Build a framework for training product designers

Acquiring talent in Southampton is getting harder and harder as modern product design gets more and more specialised. I reckon the only way to grow is to train in-house, ensuring that we retain and nourish our current designers, but also change the way we recruit.

The landscape has changed and is always changing. Content-heavy websites can be prototyped in code. Mobile apps can be prototyped in Framer. Testing with users needs to be frequent and frictionless.

Also, designers that I have talked to expect a level of on-the-job training. If we had the right people that followed a framework and they understood their track to becoming awesome designers, I think we’d be on the right track.

Components for one of our partner’s websites. Designer, producer and developer working together, just how it should be.

Work in pods

Once I’m back from holiday, we’re going to try working in pods on every project. Our pods (usually made of 3–7 people) will lead the product experience. As fellow lead designer Matt Jackson puts it:

These folk are dedicated to a single project, collaborating at pace to ideate, iterate, prototype, test and ship. These pods are able to work using the ‘sprint’ methodology because sprints enable us to shortcut the endless-debate cycle and produce tangible, testable products, fast.

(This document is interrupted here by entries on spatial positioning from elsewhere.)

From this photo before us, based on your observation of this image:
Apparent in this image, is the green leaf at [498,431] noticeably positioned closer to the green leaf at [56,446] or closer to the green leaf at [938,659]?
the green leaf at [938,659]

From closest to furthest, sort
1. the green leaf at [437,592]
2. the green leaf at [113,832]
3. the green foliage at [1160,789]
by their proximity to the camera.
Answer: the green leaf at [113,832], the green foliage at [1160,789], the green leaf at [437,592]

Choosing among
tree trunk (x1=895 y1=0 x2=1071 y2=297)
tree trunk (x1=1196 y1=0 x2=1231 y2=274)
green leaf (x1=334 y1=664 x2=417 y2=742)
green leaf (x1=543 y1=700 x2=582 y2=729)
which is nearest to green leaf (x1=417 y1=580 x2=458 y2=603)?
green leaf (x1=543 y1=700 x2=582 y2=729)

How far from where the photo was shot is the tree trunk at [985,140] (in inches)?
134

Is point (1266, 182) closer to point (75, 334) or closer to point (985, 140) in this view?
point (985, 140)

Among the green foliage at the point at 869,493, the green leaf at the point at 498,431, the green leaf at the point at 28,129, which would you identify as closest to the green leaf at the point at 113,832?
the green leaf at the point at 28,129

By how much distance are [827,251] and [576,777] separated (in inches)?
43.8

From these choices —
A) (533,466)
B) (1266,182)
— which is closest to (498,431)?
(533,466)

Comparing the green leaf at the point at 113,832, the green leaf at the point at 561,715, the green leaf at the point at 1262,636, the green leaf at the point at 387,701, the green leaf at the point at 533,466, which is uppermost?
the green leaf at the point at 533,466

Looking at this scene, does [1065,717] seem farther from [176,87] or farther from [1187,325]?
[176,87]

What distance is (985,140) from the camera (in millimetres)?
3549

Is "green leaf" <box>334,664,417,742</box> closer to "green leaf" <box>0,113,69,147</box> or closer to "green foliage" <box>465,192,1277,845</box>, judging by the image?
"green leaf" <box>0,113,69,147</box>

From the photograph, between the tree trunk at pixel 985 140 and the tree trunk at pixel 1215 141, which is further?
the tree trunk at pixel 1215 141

We’ve trialled it on a few of our partners and the focussed work has benefitted us all, from setting expectations to reducing context switching and maximising productive time. Fridays are left for retrospectives, business development and all those maintenance tasks which only need a few hours to complete.

Side note: I’ve been talking about getting more bunting around the place — was happy to see this — thanks Tim! Work should always look like a party.

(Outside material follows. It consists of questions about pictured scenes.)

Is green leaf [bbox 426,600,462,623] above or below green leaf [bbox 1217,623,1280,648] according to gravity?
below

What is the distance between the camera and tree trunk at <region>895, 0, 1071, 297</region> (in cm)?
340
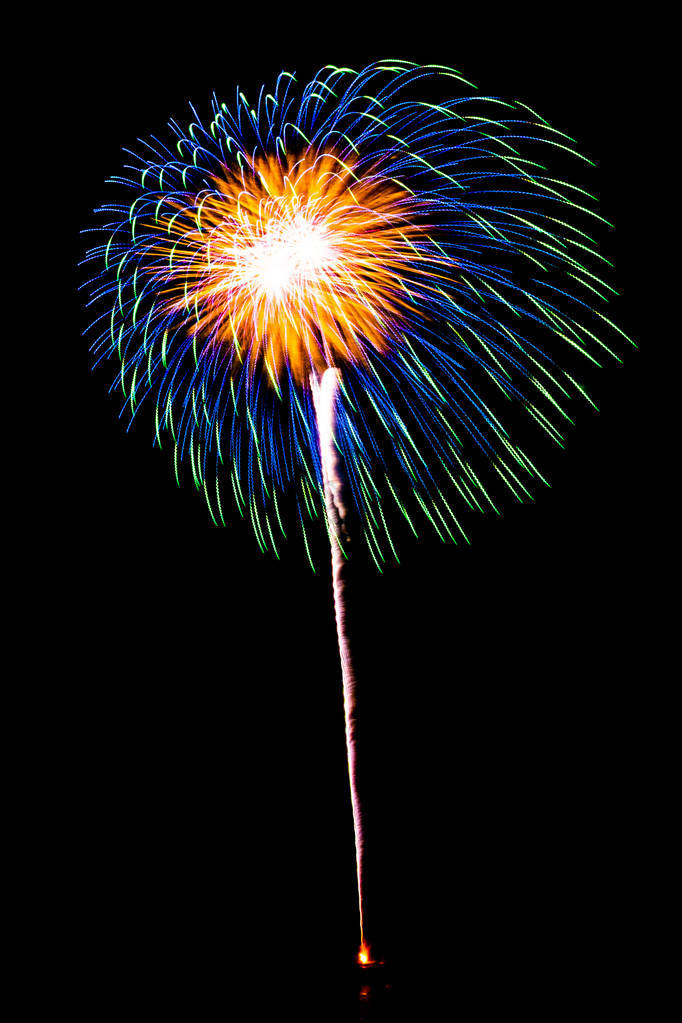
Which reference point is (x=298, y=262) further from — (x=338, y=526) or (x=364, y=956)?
(x=364, y=956)

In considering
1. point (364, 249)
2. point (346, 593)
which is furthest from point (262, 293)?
point (346, 593)

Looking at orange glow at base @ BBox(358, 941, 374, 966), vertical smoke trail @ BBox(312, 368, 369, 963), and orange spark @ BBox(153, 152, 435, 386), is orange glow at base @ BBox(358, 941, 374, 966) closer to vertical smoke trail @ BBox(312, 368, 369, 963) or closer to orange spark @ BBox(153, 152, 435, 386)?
vertical smoke trail @ BBox(312, 368, 369, 963)

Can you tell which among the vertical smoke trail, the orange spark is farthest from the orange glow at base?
the orange spark

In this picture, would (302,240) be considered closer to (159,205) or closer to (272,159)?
(272,159)

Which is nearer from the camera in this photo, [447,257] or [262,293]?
[447,257]

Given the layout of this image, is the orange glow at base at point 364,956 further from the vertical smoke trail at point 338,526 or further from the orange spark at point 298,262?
the orange spark at point 298,262
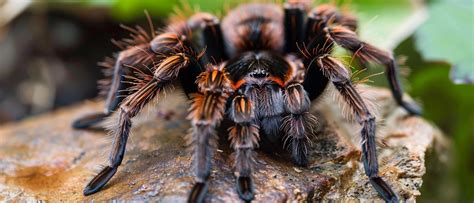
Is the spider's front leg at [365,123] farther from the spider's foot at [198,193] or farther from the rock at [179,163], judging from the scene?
the spider's foot at [198,193]

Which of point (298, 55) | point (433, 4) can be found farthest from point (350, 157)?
point (433, 4)

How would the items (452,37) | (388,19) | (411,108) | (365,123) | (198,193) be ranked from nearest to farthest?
(198,193), (365,123), (411,108), (452,37), (388,19)

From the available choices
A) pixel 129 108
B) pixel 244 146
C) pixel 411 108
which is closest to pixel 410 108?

Create content to drive awareness of Etch

Believe it or not, I’ve been a fan of Etch for many years. Having started work though, I’ve noticed that it’s far more awesome inside than from the outside. People need to know!

I’ve had a few ideas besides the basics on how to do this, and it’ll take me firmly out of my comfort zone, which is fine by me. The right way to do it though, like the work we do for our partners, is to start, and iterate, and iterate and iterate…

^ Once it’s done, you can perfect it!